◆ WHAT THE EXERCISE ASKS ◆
Output every line of the data exactly as it appears.

◆ PROVIDED RECORDS ◆
#####

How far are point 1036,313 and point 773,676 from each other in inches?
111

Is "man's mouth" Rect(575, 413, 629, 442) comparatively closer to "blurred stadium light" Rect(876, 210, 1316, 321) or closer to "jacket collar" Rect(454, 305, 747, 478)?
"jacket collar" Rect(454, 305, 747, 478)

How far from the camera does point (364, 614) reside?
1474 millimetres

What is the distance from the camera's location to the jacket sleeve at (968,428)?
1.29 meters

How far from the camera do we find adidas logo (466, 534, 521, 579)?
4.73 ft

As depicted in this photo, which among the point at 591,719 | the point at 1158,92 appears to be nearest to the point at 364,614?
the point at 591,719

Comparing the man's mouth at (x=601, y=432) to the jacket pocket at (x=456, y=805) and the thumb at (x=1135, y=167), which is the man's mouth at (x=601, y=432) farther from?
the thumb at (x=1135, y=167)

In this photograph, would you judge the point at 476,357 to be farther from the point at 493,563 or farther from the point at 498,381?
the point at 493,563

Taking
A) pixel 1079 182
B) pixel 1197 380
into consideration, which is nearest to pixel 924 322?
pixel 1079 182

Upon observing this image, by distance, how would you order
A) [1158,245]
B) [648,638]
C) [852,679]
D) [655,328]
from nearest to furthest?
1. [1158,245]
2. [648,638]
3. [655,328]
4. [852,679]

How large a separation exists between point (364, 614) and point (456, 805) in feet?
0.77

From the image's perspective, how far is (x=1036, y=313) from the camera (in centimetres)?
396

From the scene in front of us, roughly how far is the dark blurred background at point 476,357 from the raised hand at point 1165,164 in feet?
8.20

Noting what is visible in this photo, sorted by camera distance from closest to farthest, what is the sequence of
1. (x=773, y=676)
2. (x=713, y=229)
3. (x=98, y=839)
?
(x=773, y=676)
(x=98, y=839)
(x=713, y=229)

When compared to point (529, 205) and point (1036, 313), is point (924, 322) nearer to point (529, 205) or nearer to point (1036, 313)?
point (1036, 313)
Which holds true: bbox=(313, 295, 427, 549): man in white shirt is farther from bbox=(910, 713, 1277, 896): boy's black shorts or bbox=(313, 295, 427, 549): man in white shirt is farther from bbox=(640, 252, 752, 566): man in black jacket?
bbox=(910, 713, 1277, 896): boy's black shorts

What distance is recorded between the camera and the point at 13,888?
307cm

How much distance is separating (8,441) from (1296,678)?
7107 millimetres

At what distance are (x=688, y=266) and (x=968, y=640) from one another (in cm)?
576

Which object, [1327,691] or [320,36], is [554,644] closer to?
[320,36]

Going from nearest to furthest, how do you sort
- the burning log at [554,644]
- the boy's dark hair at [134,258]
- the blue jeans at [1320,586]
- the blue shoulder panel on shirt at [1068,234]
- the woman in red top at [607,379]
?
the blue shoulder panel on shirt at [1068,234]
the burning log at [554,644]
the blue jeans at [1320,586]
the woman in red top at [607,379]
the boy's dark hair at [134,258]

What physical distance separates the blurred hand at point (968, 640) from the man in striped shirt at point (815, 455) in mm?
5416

#####

◆ TASK RESPONSE ◆
How far are point 1036,313 and point 773,676 from each other in inches?
111

Is "man's mouth" Rect(575, 413, 629, 442) comparatively closer to "blurred stadium light" Rect(876, 210, 1316, 321) or closer to "jacket collar" Rect(454, 305, 747, 478)?
"jacket collar" Rect(454, 305, 747, 478)

How far from the camera does point (364, 614) reside?
1474 millimetres

What is the distance from the camera's location to the jacket sleeve at (968,428)?
1.29 meters

How far from the camera do we find adidas logo (466, 534, 521, 579)?
4.73 ft

As depicted in this photo, which among the point at 591,719 | the point at 1158,92 appears to be nearest to the point at 364,614?
the point at 591,719

Comparing the man's mouth at (x=601, y=432) to the jacket pocket at (x=456, y=805) and the thumb at (x=1135, y=167), which is the man's mouth at (x=601, y=432) farther from?
the thumb at (x=1135, y=167)

In this photograph, would you judge the point at 476,357 to be farther from the point at 493,563 or farther from the point at 498,381?
the point at 493,563

Taking
A) pixel 1079 182
B) pixel 1197 380
into consideration, which is nearest to pixel 924 322?
pixel 1079 182

Upon observing this image, by distance, how would you order
A) [1158,245]
B) [648,638]
C) [852,679]
D) [655,328]
from nearest to furthest?
1. [1158,245]
2. [648,638]
3. [655,328]
4. [852,679]

How large a separation exists between point (364, 614) and point (456, 805) in feet?
0.77

From the image's perspective, how far is (x=1036, y=313) from the camera (in centimetres)?
396

From the scene in front of us, roughly how far is the dark blurred background at point 476,357 from the raised hand at point 1165,164 in feet?
8.20

Noting what is visible in this photo, sorted by camera distance from closest to farthest, what is the sequence of
1. (x=773, y=676)
2. (x=713, y=229)
3. (x=98, y=839)
?
(x=773, y=676)
(x=98, y=839)
(x=713, y=229)

When compared to point (529, 205) and point (1036, 313), is point (924, 322) nearer to point (529, 205) or nearer to point (1036, 313)?
point (1036, 313)
Which holds true: bbox=(313, 295, 427, 549): man in white shirt is farther from bbox=(910, 713, 1277, 896): boy's black shorts or bbox=(313, 295, 427, 549): man in white shirt is farther from bbox=(640, 252, 752, 566): man in black jacket?
bbox=(910, 713, 1277, 896): boy's black shorts

What distance is recorded between the camera and the point at 13,888?
307cm

How much distance is separating (8,441) from (1296,678)?
7107 millimetres

At what distance are (x=688, y=266) and (x=968, y=640) from one another (in cm)?
576

Which object, [1327,691] or [320,36], is [554,644] closer to?
[320,36]

Going from nearest to furthest, how do you sort
- the burning log at [554,644]
- the boy's dark hair at [134,258]
- the blue jeans at [1320,586]
- the blue shoulder panel on shirt at [1068,234]
- the woman in red top at [607,379]
?
the blue shoulder panel on shirt at [1068,234]
the burning log at [554,644]
the blue jeans at [1320,586]
the woman in red top at [607,379]
the boy's dark hair at [134,258]

What physical distance separates the blurred hand at point (968, 640) from the man in striped shirt at point (815, 455) in mm?
5416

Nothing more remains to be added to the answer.